-- begin SUPPLIED DATA --

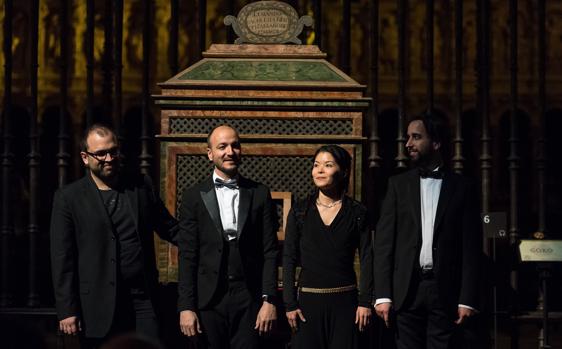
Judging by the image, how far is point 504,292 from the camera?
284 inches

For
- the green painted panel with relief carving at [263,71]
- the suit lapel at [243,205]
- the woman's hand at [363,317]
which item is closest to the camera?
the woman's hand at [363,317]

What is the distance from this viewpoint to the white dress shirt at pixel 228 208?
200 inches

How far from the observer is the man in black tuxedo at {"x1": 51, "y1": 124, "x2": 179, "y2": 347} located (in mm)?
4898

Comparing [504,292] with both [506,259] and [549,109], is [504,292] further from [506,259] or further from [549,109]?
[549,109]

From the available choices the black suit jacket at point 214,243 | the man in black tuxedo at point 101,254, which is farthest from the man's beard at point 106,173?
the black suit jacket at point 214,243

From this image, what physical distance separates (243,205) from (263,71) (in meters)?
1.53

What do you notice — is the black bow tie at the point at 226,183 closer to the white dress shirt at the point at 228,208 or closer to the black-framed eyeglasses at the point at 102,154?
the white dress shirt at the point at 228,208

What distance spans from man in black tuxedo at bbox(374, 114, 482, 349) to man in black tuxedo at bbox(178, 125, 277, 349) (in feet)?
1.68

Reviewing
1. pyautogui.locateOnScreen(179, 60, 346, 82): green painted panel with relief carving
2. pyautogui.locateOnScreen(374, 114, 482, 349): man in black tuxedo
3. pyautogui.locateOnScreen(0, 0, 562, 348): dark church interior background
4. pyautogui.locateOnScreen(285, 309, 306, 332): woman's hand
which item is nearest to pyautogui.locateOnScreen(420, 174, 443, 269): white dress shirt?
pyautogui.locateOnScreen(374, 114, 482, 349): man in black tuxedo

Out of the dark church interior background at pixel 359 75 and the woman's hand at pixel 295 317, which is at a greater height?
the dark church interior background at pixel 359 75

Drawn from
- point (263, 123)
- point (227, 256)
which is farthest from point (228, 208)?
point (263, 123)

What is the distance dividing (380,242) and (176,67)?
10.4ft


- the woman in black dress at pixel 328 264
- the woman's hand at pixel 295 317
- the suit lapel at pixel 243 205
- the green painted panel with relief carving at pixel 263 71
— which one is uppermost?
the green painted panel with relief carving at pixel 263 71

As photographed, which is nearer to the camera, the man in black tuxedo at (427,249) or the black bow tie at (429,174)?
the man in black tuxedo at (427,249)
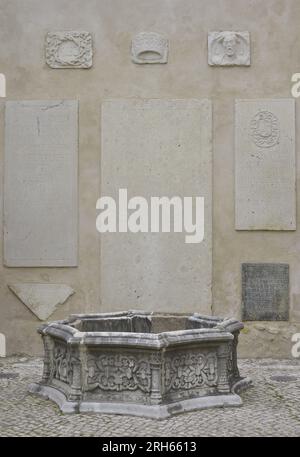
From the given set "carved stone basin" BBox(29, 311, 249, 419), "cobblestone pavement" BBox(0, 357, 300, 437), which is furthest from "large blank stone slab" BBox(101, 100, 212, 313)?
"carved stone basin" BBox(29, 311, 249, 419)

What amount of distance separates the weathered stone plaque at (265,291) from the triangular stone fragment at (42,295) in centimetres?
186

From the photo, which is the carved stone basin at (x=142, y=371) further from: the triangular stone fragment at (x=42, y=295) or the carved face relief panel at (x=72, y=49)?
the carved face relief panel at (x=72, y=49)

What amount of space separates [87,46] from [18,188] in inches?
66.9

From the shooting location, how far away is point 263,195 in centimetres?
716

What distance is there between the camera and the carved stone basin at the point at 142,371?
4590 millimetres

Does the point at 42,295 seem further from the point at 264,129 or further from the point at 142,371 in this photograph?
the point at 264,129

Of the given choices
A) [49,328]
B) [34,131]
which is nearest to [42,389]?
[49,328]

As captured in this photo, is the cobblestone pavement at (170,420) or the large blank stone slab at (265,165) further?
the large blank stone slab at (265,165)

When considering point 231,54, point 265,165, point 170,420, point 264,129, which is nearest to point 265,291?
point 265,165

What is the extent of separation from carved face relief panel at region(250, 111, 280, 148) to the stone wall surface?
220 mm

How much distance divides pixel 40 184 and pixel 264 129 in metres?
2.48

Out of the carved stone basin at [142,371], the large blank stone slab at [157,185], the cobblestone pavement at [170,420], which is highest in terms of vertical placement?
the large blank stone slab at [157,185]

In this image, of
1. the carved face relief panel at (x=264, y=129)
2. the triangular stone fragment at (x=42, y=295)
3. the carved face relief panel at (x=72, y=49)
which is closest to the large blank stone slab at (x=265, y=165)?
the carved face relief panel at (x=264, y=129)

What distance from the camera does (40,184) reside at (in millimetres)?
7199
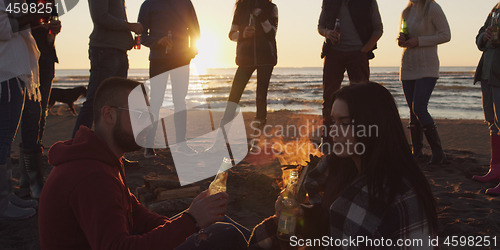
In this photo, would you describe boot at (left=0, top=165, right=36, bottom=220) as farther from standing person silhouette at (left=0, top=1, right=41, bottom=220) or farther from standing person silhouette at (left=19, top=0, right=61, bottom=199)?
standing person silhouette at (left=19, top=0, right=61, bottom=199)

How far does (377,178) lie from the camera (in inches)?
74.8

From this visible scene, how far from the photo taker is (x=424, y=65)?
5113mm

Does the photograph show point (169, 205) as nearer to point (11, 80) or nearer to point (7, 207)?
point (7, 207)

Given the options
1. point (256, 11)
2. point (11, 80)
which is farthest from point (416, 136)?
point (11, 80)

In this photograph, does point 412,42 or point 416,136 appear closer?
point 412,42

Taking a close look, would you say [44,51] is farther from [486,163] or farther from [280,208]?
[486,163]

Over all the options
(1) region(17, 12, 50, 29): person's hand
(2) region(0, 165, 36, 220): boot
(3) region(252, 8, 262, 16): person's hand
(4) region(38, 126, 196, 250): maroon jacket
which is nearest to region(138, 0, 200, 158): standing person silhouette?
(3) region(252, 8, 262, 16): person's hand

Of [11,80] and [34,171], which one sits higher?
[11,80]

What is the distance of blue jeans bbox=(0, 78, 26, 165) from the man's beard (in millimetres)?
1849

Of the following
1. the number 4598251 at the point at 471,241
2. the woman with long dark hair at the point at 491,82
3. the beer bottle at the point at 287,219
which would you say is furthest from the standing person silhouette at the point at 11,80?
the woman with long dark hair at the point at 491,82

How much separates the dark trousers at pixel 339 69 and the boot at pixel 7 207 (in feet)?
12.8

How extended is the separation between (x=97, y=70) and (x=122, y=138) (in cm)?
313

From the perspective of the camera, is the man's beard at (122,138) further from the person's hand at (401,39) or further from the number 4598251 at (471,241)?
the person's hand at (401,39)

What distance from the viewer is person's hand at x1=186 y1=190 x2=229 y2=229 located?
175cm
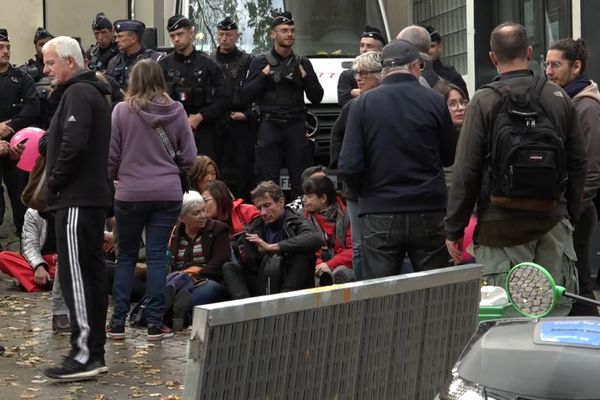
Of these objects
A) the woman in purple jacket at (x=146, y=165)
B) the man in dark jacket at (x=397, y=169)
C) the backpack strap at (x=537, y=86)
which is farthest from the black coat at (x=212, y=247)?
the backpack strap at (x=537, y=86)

-- end SUPPLIED DATA --
-- begin SUPPLIED DATA --

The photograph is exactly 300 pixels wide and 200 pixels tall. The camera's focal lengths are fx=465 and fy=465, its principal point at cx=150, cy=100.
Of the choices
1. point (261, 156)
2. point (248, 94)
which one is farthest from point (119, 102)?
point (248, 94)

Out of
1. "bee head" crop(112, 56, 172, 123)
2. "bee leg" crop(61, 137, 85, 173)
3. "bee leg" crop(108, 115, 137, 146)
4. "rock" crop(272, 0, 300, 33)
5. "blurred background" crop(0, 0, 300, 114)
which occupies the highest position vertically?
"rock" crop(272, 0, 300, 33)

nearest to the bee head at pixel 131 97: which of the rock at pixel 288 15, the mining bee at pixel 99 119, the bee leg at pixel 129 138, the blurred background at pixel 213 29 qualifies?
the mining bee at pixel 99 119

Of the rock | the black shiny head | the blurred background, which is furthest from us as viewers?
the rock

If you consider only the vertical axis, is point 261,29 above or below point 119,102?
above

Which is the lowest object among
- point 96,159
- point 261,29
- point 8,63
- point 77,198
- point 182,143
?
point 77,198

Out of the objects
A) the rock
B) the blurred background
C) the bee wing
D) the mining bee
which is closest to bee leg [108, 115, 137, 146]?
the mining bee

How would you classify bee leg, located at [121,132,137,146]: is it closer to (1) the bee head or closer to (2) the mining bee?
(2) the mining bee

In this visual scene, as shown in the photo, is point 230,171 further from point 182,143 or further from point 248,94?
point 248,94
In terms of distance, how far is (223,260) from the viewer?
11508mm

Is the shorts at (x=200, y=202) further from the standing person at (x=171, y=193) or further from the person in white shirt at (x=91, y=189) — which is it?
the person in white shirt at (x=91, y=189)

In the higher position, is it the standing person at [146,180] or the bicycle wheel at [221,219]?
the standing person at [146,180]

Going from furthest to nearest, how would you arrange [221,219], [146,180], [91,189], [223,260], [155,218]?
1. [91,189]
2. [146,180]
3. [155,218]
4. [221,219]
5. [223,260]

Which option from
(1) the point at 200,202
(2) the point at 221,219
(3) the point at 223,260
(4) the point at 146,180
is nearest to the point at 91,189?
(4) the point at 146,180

-- end SUPPLIED DATA --
-- begin SUPPLIED DATA --

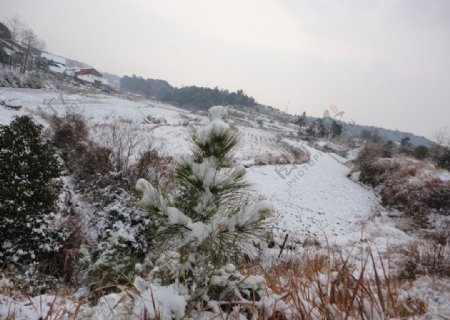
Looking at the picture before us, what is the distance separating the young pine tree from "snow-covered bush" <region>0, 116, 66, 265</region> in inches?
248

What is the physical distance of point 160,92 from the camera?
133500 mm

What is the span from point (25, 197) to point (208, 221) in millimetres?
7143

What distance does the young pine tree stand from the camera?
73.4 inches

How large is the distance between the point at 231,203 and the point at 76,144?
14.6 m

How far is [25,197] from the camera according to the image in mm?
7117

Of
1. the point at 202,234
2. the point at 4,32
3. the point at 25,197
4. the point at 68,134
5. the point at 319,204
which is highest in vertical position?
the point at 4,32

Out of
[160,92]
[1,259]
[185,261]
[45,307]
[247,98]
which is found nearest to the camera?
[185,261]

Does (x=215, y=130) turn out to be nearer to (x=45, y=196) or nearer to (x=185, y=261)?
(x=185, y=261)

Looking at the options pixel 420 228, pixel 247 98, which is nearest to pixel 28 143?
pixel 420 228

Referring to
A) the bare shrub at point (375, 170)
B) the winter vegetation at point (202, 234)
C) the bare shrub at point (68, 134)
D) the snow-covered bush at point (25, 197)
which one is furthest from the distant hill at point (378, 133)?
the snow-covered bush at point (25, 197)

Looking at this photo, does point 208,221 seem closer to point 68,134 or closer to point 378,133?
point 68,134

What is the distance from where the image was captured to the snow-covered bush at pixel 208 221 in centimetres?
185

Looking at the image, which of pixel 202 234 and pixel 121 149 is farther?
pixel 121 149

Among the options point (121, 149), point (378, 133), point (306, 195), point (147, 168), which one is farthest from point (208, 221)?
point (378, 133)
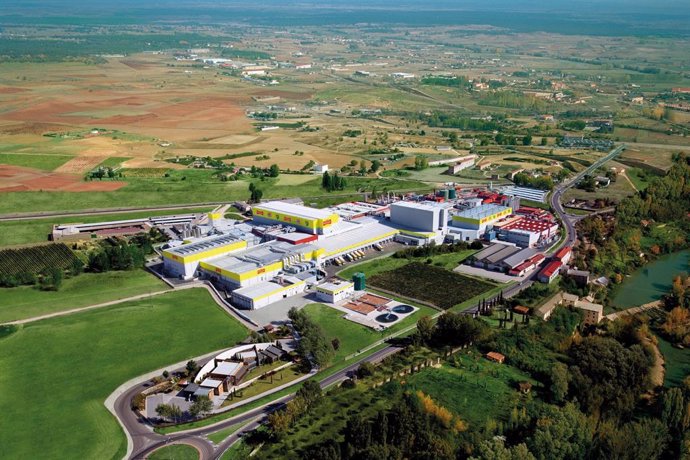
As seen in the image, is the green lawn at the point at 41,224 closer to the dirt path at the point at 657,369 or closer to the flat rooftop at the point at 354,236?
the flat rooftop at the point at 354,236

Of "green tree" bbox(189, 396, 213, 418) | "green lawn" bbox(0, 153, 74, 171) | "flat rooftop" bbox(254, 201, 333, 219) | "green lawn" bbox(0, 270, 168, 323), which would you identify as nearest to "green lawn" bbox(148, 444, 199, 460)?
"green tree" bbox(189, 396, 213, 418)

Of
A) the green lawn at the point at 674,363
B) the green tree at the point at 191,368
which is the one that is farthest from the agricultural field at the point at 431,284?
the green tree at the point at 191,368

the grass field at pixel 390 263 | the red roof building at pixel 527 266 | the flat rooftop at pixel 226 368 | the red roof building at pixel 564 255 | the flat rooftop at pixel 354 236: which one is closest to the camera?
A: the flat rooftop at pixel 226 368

-- end SUPPLIED DATA --

How many of the lines above contain the string "lawn"? Reply with the number alone.

TASK RESULT:
3